14

I have a text file with a rather large amount of data of about 2,000,000 lines. Going through the file with the following code snippet is easy but that's not what I need ;-)

def f = new File("input.txt")
f.eachLine() {
    // Some code here
}

I need to read only a specific range of lines from the file. Is there a way to specify the start and end line like this (pseudo-code)? I'd like to avoid loading all lines into memory with readLines() before selecting the range.

// Read all lines from 4 to 48
def f = new File("input.txt")
def start = 4
def end = 48
f.eachLine(start, end) {
    // Some code here
}

If this is not possible with Groovy any Java solution is welcome as well :-)

Cheers, Robert

Robert Strauch
  • 12,055
  • 24
  • 120
  • 192

9 Answers9

9

The Java solution:

BufferedReader r = new BufferedReader(new FileReader(f));
String line;
for ( int ln = 0; (line = r.readLine()) != null && ln <= end; ln++ ) {
    if ( ln >= start ) {
        //Some code here
    }
}

Gross, eh?

Unfortunately unless your lines are fixed length, you're not going to be able to skip to the startth line efficiently since each line could be arbitrarily long and therefore all data needs to be read. That doesn't preclude a nicer solution though.

• RECORDS PROVIDED

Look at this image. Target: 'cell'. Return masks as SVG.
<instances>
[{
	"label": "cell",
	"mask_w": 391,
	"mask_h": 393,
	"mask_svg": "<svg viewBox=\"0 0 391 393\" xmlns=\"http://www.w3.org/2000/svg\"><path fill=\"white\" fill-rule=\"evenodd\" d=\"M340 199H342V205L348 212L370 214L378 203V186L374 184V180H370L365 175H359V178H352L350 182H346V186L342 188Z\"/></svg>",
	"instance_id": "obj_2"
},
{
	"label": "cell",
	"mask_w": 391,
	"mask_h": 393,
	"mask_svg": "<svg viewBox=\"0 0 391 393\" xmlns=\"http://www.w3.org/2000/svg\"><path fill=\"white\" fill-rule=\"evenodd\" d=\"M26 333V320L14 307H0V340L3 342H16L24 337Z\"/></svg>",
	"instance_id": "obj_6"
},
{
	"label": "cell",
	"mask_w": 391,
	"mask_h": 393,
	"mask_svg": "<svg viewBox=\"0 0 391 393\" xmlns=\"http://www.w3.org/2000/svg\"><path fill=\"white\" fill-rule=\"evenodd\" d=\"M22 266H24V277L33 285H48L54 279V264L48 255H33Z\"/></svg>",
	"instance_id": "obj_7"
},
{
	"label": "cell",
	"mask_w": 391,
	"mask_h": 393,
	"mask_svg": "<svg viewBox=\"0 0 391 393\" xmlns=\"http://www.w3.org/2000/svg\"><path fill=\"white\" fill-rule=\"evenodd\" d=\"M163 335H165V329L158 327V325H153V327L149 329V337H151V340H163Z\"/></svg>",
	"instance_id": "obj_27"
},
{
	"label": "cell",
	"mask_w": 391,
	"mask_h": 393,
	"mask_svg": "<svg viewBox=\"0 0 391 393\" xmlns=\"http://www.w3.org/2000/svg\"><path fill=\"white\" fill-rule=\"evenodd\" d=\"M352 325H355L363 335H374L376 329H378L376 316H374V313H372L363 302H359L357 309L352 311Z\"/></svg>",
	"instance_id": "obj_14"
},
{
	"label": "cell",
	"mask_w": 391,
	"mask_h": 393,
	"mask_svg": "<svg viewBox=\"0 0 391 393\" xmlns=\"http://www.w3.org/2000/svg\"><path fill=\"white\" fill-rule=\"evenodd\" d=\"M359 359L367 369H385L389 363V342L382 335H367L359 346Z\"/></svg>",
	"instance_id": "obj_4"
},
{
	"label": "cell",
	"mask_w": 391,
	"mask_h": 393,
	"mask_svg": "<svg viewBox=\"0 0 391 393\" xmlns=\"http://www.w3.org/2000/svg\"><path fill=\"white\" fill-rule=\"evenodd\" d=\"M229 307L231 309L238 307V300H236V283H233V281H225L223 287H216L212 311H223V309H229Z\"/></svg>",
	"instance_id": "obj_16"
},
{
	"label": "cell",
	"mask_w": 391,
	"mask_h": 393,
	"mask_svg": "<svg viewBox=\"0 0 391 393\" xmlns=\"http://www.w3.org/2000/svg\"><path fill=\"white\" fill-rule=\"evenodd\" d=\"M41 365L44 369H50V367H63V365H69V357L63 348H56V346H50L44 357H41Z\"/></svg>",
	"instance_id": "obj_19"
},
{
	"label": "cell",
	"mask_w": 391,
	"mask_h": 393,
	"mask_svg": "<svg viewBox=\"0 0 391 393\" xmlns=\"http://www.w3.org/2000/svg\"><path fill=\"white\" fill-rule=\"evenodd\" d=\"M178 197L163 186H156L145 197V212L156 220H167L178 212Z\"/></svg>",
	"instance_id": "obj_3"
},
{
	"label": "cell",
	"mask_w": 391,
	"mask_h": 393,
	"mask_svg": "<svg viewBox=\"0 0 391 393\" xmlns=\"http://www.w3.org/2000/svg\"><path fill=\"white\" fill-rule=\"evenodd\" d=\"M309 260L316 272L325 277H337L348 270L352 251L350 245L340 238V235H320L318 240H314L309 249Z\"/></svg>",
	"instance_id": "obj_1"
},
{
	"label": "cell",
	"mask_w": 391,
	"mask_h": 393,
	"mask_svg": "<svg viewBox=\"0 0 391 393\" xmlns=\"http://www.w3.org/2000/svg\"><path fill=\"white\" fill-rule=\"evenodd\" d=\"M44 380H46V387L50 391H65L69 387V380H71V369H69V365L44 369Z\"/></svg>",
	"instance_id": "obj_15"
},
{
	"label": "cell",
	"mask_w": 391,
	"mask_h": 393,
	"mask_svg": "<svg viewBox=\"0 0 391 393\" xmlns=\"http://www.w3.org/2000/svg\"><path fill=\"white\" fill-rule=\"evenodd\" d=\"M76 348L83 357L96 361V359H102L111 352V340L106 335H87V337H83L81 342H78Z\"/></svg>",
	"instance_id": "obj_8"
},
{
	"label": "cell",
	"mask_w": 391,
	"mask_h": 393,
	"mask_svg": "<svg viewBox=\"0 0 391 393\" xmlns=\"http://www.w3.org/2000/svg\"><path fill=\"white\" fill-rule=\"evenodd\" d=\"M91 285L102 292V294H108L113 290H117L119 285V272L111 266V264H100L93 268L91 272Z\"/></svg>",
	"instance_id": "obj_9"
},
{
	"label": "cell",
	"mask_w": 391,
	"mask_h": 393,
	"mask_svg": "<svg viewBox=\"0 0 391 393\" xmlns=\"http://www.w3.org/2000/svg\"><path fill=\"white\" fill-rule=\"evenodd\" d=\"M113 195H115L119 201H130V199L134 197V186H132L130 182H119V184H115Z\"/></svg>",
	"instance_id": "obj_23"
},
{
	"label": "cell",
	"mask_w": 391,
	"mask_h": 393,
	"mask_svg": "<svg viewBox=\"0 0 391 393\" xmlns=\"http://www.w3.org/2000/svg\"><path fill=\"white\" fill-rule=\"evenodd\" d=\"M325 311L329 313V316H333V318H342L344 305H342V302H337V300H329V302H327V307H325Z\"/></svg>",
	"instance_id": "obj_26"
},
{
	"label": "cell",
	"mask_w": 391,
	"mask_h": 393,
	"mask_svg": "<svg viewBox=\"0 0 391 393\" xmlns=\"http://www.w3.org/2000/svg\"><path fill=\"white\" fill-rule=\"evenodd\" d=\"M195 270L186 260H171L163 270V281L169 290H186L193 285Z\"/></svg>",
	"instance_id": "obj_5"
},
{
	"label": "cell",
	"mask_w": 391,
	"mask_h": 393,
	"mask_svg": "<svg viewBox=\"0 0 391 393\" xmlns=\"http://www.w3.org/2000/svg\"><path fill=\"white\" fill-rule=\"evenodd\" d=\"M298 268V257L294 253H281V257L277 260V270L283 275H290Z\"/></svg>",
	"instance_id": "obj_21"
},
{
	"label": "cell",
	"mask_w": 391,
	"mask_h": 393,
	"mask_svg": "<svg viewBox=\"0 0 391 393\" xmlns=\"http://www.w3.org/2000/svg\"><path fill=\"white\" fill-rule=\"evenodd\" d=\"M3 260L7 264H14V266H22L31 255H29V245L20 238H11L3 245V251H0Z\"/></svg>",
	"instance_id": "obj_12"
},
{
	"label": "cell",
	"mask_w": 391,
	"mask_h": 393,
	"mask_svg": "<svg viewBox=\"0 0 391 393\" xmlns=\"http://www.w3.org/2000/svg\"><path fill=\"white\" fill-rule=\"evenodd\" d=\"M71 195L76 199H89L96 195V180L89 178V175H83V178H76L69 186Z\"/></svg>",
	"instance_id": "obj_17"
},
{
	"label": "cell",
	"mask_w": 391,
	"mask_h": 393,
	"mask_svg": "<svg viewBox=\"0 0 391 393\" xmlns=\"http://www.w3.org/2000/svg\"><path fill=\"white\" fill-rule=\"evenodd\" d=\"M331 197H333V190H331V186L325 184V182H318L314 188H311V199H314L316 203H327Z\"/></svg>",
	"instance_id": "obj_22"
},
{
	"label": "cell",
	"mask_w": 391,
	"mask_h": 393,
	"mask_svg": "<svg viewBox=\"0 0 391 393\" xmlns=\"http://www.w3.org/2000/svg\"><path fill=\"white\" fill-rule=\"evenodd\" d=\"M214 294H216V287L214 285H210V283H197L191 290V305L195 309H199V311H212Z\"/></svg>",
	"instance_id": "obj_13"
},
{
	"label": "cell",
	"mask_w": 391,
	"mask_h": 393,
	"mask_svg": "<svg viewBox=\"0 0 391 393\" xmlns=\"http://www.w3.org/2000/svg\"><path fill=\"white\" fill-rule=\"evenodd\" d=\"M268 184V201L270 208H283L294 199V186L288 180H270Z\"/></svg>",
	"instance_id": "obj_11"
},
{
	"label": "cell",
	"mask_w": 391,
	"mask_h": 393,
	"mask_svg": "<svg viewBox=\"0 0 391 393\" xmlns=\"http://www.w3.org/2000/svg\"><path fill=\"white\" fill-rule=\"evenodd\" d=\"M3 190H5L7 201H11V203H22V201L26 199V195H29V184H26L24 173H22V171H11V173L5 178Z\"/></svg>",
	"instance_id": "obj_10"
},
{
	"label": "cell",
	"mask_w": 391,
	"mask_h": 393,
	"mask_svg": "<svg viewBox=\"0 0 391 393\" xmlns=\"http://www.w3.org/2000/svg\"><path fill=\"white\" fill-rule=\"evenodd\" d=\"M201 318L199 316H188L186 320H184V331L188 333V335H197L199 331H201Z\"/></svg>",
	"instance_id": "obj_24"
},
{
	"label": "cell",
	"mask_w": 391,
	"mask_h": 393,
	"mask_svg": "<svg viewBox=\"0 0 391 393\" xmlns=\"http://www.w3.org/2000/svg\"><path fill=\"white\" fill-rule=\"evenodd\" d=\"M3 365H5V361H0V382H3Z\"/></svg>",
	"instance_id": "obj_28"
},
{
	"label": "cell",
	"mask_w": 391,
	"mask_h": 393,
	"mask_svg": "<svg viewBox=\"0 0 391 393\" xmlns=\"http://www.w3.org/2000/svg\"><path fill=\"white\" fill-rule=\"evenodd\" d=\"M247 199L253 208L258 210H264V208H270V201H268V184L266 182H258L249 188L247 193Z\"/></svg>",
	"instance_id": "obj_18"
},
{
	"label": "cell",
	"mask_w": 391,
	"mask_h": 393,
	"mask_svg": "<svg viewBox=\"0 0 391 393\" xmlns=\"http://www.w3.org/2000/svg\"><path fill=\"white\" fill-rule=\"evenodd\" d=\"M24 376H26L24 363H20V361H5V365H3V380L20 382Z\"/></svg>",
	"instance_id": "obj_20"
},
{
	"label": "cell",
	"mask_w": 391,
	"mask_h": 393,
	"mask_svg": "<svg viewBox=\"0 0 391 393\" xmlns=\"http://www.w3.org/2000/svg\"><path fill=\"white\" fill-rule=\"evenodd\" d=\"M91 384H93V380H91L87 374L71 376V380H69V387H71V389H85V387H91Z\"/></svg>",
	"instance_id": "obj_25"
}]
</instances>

• WORK TO DO
In the Java code from the forum thread on reading a range of lines, list every class name that appears.

• EXPECTED OUTPUT
BufferedReader, FileReader, String